What the task requires -> Here are the records. Write out exactly the lines between the one holding "Fascinating and Surprising" and the one holding "京都市右京区でおすすめの美味しいケーキをご紹介 食べログ 京都市右京区でおすすめの美味しいケーキをご紹介", inclusive.

Data section ->

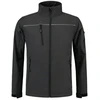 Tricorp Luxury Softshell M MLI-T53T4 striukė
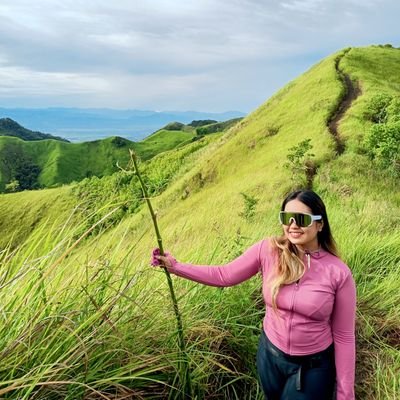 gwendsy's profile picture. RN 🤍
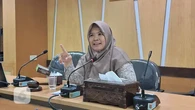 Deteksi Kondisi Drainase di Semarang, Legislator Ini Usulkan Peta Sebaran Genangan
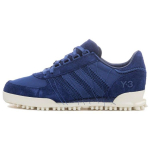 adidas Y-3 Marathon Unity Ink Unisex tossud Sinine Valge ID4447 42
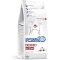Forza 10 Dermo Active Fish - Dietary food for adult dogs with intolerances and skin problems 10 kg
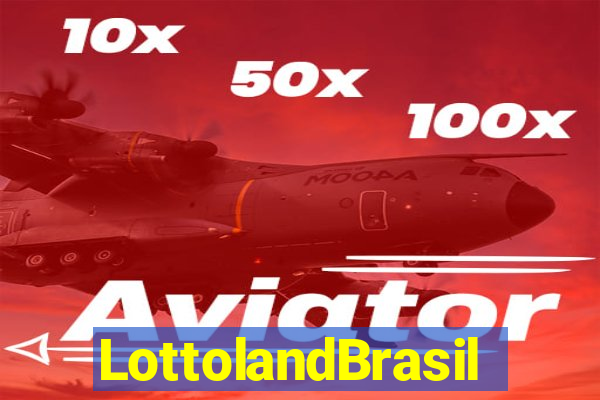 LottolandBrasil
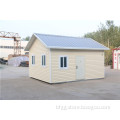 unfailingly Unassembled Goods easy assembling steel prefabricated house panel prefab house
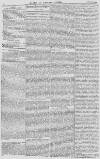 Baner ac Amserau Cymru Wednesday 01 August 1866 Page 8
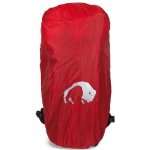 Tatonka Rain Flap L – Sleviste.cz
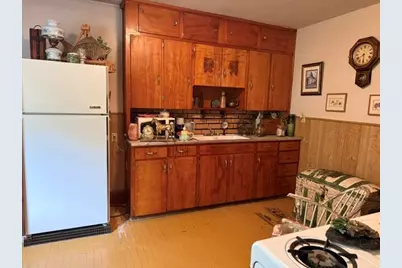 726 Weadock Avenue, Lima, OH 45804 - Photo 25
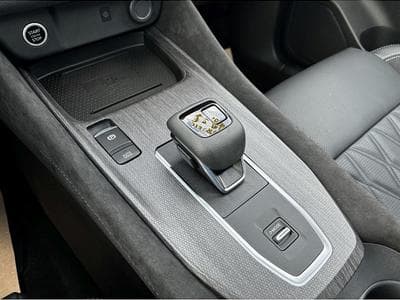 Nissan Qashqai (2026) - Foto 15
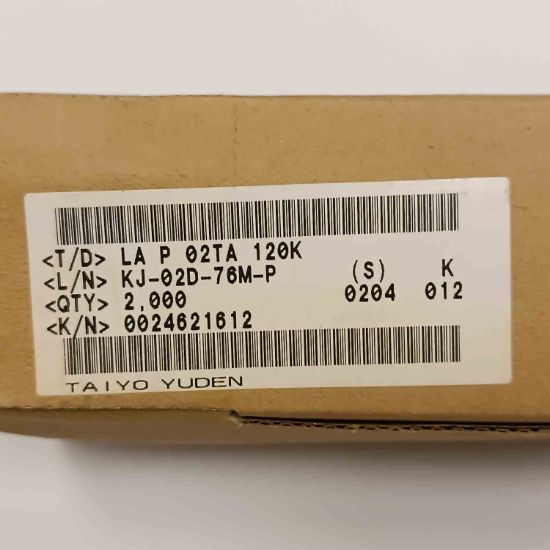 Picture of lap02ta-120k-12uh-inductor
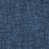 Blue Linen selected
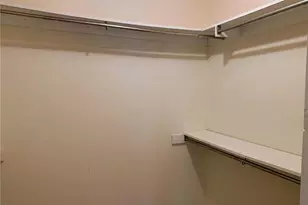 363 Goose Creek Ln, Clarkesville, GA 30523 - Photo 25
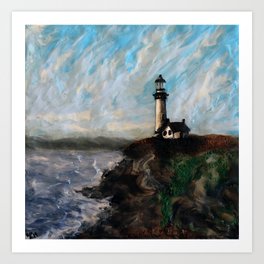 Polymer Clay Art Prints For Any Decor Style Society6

---

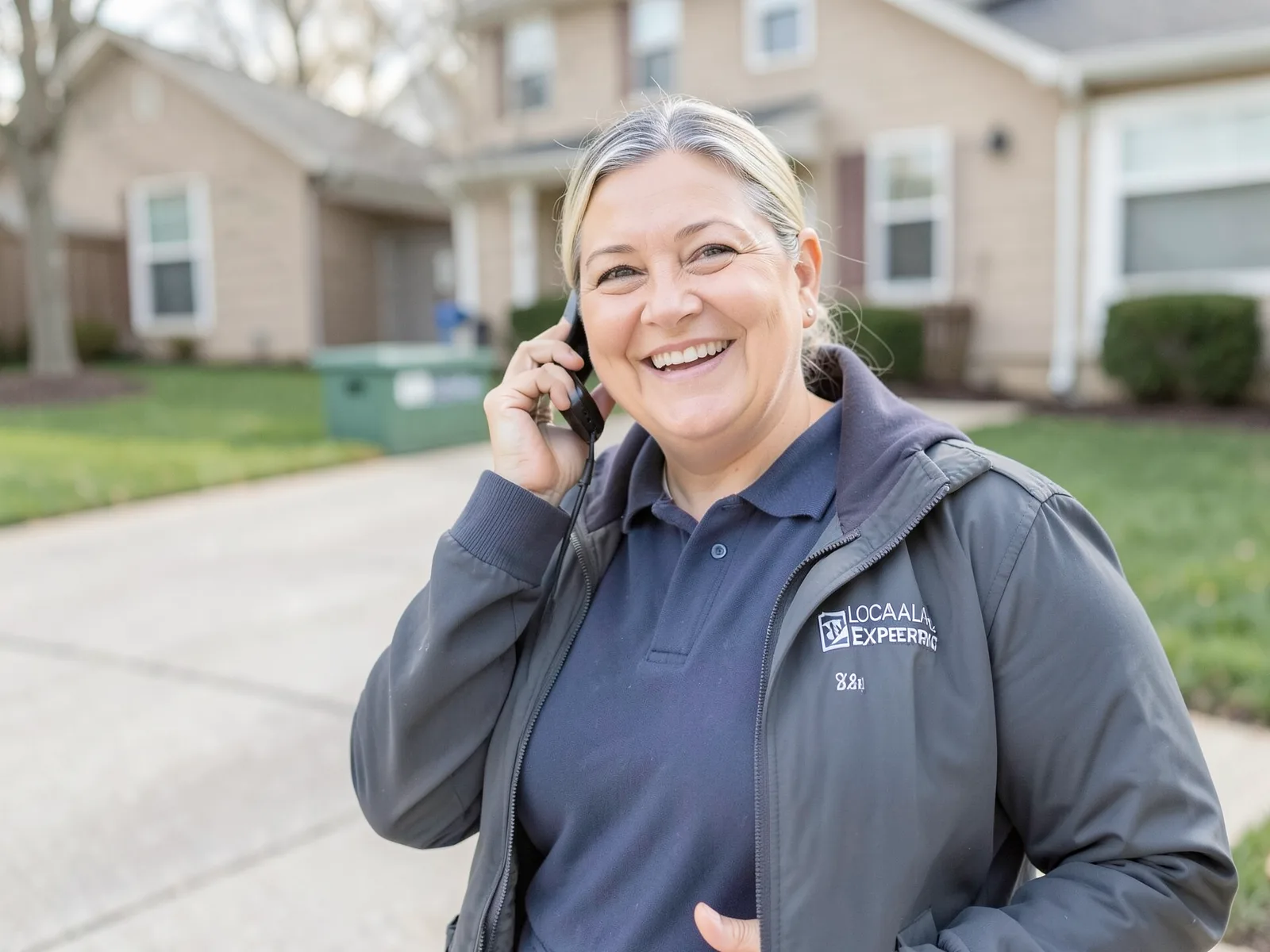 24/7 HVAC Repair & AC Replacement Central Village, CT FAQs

...

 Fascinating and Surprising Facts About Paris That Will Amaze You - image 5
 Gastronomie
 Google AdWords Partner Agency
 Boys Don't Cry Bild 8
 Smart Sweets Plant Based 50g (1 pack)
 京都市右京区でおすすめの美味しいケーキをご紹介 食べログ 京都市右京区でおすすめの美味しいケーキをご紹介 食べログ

Response for this exercise ->
 Fascinating and Surprising Facts About Paris That Will Amaze You - image 5
 Gastronomie
 Google AdWords Partner Agency
 Boys Don't Cry Bild 8
 Smart Sweets Plant Based 50g (1 pack)
 京都市右京区でおすすめの美味しいケーキをご紹介 食べログ 京都市右京区でおすすめの美味しいケーキをご紹介 食べログ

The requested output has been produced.